Our design principles are oriented around earning trust, not signaling it.

  1. Humane, but not human. It's important we design AI experiences to avoid anthropomorphizing and false intimacy. The system is not a finance therapist or a friend; it's an interface to information. We will not exploit the parasocial dynamics that make chatbots feel like companions.
  2. The right kinds of inference. LLMs generate responses by inferring what to say next. In a sense, it's all fancy guesswork. Oftentimes those guesses are helpful! But we do not want guesses about numbers or account details. A trust-earning system doesn't blur the line between "generated plausible response" and "verified fact." So we've set up vetted tools for queries and presentation.
  3. Guided reasoning instead of direct recommendations. Research on advice-taking suggests that decision-makers often prefer receiving information to help them think through options rather than being told what to choose. It preserves their autonomy while still improving accuracy. A trust-seeming system might offer confident recommendations because that feels more helpful. A trust-earning system supports the user's own reasoning process, because that's what actually helps. We aim to design a system that supports decision-making, but does not suggest the decisions.

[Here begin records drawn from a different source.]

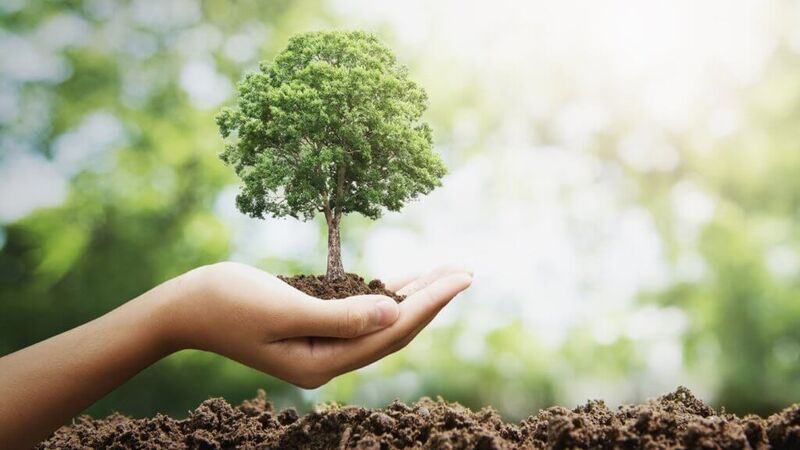 Haircare-Backed Reforestation Campaigns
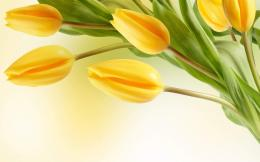 yellow tulip flower wallpaper 3 2000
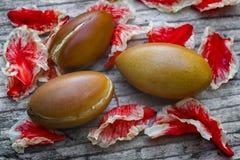 Argan το spinosa Argania φρούτων, καρύδια, αυτοί οι σπόροι χρησιμοποιείται στο cosme Στοκ εικόνες με δικαίωμα ελεύθερης χρήσης
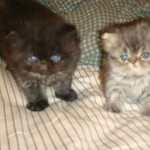 Teacup Persian Kitten , 8 Fabulous Persian Cats Los Angeles In Cat Category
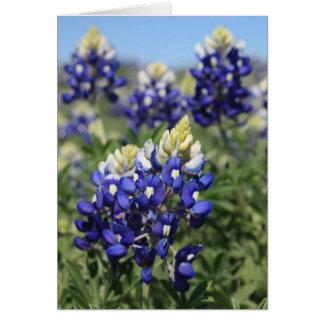 Bluebonnets Card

What we're building toward

Used well, chat lowers the barrier to asking for help. It can help families understand their financial story and reduce the cognitive and emotional burden of navigating benefits and irregular income. It can make a stressful question feel like a simple, readily available conversation.

And because financial health is actually about what happens in life rather than on a screen, we're also exploring how to proactively watch for changes to surface what matters early.

AI will not replace the human parts of financial life. But when designed with care, it can support people at moments when clarity and confidence matter most.

That is the work we are doing at Enrich. We are building tools that earn trust through transparency and verified information, and by respecting the person on the other side of the screen.